3 Bean Salad

3 Bean Salad
3 Bean Salad
Very yummy, although I found it difficult to find shelled edamame!
  • Preparing Time: 30 minutes
  • Total Time: 45 minutes
  • Served Person: 6
vegan vegetarian white meat free tree nut free nut free gluten free red meat free shellfish free dairy free pescatarian
  • 1 tablespoon dijon mustard
  • 1/2 teaspoon black pepper
  • 2 tablespoons fresh lemon juice
  • 1/2 teaspoon kosher salt
  • 1 tablespoon extra virgin olive oil
  • 1 medium red pepper
  • 3/4 cup frozen, shelled edamame
  • 8 ounces haricots verts fresh green beans
  • 1 1/2 cups cooked, shelled fresh chickpeas
  • 1/4 cup minced shallots
  • 3 tablespoons fresh parsley
  • 1 1/2 tablespoons fresh oregano
  • Carbohydrate 18.7363323756796 g
  • Cholesterol 0 mg
  • Fat 4.71794715484466 g
  • Fiber 6.16787216358854 g
  • Protein 7.33121321975009 g
  • Saturated Fat 0.465219168162173 g
  • Serving Size 1 1 Serving (124g)
  • Sodium 134.33446191016 mg
  • Sugar 12.568460212091 g
  • Trans Fat 1.46231339262363 g
  • Calories 138 calories
3 Bean Salad: A Simple Yet Flavorful Recipe

My Simple 3 Bean Salad Recipe

As a busy mom, I'm always looking for quick and healthy meal options that the whole family will enjoy. This 3-bean salad recipe has become a staple in our household – it's easy to make, packed with flavor, and incredibly versatile. The vibrant colors make it visually appealing too, which is a bonus when trying to get picky eaters to try something new! It’s also perfect for potlucks or a light summer lunch. I love how the flavors meld together, creating a refreshing and satisfying dish.

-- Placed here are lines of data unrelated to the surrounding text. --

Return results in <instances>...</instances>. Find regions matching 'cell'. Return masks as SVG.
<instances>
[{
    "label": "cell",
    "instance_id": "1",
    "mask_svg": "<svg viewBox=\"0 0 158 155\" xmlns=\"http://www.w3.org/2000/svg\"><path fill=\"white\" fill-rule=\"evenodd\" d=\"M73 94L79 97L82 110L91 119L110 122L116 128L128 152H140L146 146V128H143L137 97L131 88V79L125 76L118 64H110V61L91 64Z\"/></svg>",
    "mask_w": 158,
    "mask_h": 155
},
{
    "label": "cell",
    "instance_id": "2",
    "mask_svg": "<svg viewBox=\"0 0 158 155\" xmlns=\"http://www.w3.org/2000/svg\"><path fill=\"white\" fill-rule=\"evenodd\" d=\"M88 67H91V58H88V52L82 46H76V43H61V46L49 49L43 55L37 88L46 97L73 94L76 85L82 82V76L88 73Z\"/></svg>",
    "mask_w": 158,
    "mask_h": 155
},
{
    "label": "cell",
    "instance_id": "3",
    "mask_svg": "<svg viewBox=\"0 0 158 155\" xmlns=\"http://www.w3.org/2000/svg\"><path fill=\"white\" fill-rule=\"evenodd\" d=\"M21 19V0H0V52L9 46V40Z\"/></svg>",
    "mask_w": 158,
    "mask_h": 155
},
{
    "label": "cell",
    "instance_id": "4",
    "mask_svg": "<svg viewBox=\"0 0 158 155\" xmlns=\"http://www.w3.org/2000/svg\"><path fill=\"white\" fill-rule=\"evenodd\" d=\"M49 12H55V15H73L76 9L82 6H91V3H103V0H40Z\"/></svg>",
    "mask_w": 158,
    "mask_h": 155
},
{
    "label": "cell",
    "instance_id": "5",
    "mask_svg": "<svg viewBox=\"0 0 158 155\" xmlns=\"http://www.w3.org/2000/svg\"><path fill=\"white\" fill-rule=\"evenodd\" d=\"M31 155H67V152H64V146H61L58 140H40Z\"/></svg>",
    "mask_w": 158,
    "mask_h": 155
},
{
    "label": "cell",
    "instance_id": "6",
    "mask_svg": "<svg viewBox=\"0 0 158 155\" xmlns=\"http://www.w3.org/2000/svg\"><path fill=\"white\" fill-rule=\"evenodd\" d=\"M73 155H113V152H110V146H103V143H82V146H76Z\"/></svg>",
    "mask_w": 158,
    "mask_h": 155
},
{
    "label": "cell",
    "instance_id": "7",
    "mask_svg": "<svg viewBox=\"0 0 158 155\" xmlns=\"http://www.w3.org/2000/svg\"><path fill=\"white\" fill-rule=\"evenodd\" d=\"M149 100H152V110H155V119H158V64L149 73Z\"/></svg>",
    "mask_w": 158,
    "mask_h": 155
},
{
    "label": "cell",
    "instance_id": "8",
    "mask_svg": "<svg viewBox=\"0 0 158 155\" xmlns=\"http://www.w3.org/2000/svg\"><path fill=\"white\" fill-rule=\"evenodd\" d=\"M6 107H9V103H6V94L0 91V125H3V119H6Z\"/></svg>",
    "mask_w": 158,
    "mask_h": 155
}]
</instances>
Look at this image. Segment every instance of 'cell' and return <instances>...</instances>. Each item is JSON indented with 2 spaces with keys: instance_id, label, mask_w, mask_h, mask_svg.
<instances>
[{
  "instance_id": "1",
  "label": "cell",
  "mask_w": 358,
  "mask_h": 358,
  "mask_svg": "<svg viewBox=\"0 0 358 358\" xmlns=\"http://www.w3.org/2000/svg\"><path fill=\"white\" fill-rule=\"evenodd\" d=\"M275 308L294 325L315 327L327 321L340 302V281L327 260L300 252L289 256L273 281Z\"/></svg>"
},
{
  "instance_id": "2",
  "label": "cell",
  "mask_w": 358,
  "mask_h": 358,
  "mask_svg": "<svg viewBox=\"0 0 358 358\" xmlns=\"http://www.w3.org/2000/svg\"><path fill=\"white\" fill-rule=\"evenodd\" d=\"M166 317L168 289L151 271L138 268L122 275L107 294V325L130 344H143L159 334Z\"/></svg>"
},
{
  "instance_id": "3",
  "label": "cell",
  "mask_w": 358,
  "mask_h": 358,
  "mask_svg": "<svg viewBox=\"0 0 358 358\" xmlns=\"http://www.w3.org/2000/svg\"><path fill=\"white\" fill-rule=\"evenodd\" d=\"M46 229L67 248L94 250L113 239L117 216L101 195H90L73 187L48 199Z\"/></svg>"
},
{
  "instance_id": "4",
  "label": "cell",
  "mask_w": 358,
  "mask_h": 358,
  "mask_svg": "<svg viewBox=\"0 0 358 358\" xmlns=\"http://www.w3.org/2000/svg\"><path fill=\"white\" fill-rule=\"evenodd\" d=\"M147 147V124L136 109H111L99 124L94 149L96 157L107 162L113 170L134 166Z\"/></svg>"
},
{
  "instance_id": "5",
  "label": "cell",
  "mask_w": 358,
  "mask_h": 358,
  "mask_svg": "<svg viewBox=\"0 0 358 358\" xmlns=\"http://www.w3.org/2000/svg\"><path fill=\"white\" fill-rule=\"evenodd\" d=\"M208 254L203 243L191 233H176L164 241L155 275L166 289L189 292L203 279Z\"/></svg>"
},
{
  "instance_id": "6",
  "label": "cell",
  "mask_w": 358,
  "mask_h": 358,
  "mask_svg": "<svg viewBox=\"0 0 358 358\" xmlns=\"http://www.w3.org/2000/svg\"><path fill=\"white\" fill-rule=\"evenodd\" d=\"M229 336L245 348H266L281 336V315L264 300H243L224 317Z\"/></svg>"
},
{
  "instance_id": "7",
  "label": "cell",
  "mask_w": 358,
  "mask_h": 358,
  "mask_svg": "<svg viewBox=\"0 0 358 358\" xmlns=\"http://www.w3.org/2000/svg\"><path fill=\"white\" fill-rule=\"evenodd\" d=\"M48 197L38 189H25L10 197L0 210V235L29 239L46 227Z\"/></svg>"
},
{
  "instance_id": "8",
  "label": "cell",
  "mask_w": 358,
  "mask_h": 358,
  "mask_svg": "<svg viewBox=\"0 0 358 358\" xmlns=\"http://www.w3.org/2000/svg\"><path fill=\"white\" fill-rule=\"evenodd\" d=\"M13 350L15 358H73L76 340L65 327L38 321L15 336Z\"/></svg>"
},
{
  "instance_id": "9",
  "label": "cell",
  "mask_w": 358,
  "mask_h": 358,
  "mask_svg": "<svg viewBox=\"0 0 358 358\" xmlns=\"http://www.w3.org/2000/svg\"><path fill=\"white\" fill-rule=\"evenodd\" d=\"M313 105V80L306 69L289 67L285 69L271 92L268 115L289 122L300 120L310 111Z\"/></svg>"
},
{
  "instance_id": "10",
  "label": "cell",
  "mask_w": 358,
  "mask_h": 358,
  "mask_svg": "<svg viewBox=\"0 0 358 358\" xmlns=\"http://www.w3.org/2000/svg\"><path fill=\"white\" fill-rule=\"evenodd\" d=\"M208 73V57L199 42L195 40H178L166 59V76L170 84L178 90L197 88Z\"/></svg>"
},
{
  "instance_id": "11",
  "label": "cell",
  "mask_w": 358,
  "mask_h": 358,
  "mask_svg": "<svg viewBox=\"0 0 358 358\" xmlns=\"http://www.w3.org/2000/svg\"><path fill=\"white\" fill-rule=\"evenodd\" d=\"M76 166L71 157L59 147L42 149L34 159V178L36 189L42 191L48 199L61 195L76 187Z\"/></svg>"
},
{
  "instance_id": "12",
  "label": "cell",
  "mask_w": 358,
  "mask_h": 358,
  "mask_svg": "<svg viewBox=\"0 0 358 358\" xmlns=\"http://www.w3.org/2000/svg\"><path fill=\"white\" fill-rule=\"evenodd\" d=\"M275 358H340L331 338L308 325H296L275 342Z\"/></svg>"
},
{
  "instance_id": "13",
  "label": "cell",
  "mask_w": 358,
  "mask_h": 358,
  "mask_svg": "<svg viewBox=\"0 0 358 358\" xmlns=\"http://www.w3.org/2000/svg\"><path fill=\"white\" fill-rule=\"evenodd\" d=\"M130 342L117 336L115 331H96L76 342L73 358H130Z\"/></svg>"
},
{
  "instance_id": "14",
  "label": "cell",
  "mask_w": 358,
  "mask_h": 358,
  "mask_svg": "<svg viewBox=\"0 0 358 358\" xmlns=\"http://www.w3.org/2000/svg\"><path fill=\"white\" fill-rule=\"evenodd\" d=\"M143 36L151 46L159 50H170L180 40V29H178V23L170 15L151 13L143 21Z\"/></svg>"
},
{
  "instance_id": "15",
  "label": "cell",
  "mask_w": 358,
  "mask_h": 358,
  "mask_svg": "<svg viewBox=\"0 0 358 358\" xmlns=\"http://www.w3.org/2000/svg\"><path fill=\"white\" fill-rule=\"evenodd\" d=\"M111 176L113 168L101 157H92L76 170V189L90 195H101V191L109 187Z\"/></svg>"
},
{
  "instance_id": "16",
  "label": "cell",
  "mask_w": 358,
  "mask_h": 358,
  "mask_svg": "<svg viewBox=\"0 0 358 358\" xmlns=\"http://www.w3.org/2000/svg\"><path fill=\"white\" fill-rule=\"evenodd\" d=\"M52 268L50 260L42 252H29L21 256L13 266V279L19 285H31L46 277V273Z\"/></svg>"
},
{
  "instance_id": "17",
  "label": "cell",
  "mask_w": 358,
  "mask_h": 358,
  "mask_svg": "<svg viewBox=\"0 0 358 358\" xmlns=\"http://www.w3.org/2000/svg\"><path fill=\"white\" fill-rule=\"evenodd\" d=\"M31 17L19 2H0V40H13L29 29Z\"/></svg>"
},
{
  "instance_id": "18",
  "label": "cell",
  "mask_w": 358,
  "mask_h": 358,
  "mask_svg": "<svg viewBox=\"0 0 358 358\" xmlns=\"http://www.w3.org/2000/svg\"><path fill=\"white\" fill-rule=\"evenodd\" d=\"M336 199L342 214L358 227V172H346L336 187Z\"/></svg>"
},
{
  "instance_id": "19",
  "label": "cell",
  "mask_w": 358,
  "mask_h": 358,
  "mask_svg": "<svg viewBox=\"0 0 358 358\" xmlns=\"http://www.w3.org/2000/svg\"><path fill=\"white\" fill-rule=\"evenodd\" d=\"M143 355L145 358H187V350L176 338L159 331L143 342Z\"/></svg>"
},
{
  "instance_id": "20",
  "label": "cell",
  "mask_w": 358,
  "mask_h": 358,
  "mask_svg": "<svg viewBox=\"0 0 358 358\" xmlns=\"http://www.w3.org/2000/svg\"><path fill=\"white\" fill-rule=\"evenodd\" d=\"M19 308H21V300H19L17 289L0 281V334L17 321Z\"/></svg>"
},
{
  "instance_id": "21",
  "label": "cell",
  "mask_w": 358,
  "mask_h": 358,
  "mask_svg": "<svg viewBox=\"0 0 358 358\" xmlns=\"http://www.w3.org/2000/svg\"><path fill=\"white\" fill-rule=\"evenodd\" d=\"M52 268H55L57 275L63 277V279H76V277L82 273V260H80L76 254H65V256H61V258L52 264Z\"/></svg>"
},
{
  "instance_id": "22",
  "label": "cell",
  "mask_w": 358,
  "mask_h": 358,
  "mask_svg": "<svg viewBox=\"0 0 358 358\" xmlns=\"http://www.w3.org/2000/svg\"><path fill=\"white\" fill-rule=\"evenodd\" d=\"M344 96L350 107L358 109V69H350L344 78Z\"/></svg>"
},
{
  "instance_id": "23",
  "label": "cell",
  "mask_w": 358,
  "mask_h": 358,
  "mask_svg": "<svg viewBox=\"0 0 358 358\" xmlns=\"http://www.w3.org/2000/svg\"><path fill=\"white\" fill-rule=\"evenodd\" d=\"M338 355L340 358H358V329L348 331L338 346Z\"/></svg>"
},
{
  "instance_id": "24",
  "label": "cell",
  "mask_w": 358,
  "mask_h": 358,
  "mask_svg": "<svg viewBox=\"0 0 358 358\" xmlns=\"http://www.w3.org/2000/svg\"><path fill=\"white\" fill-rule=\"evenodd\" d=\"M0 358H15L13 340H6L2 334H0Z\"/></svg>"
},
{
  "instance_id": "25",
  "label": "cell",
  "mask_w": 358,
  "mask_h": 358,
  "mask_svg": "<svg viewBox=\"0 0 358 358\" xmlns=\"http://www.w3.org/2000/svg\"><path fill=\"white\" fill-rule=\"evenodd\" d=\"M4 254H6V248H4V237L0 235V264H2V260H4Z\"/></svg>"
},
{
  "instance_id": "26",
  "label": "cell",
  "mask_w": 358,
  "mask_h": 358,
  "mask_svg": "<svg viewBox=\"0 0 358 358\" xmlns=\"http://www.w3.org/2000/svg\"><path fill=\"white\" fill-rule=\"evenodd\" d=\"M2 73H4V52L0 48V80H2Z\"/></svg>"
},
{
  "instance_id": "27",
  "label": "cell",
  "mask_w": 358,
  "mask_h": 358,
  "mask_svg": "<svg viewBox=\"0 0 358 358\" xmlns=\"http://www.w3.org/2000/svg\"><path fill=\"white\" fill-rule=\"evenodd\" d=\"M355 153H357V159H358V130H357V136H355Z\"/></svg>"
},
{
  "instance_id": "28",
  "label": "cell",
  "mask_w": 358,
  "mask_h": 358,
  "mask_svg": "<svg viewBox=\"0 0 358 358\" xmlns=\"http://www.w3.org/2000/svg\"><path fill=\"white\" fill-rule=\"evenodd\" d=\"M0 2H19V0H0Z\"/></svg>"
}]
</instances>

The beauty of this salad lies in its simplicity. You can easily adjust it to your liking. For example, sometimes I add a little feta cheese for a salty tang, or swap the red pepper for another color. I've even experimented with adding different types of beans, but the combination of edamame, haricots verts, and chickpeas remains my favorite. It's the perfect balance of textures and flavors.

Finding shelled edamame can be a bit of a challenge, I'll admit. I've had to hunt around different grocery stores to find it sometimes. But trust me, it's worth the search! If you can't find shelled edamame, you can always use frozen edamame in the pod, and just shell it yourself. It might take a few extra minutes, but it won't significantly impact the final dish. This salad is the perfect side dish to pair with grilled chicken or fish, or it can stand on its own as a satisfying vegetarian meal.

One of the things I appreciate most about this recipe is its flexibility. It’s a great recipe to make ahead of time. Prepare it the night before, and it's ready to go for lunch the next day. The flavors actually deepen and become more intense after they’ve had a chance to sit in the fridge for a while. Leftovers also make a great packed lunch for busy days at the office or school. So if you’re a busy woman like me, constantly juggling work and family, this recipe is a real time saver and a family favorite.

I often find myself adapting this salad depending on what I have on hand. If I’m feeling adventurous, I'll sometimes add toasted sunflower seeds or chopped walnuts for extra crunch. Sometimes, a squeeze of extra lemon juice brightens the flavors. The possibilities for customization are endless! What I love most is that despite the changes, it always delivers that same delicious taste. This versatility ensures that this recipe never gets old. This 3-bean salad is more than just a recipe; it’s a testament to simple, delicious food that can effortlessly satisfy even the busiest schedules. Try it and see for yourself!

Ingredients I use:

  • 1 tablespoon Dijon mustard
  • 1/2 teaspoon black pepper
  • 2 tablespoons fresh lemon juice
  • 1/2 teaspoon kosher salt
  • 1 tablespoon extra virgin olive oil
  • 1 medium red pepper
  • 3/4 cup frozen, shelled edamame
  • 8 ounces haricots verts (fresh green beans)
  • 1 1/2 cups cooked, shelled fresh chickpeas
  • 1/4 cup minced shallots
  • 3 tablespoons fresh parsley
  • 1 1/2 tablespoons fresh oregano

Step-by-step

    • Preheat broiler on high.
    • Cut pepper in half and remove seeds.
    • Place skin side up on foil and place under broiler for 10 minutes or until blackened.
    • Place in a paper bag, close tightly and set aside for 10 minutes.
    • Peel and chop.
    • Cook edamame and haricots by boiling in water for 4 minutes.
    • Rinse in cold water and drain.
    • Combine bell pepper, edamame mixture, chickpeas, and salt and pepper in a medium bowl.
    • Combine shallots and remaining ingredients, stirring well with a whisk.
    • Drizzle dressing over bean mixture and toss.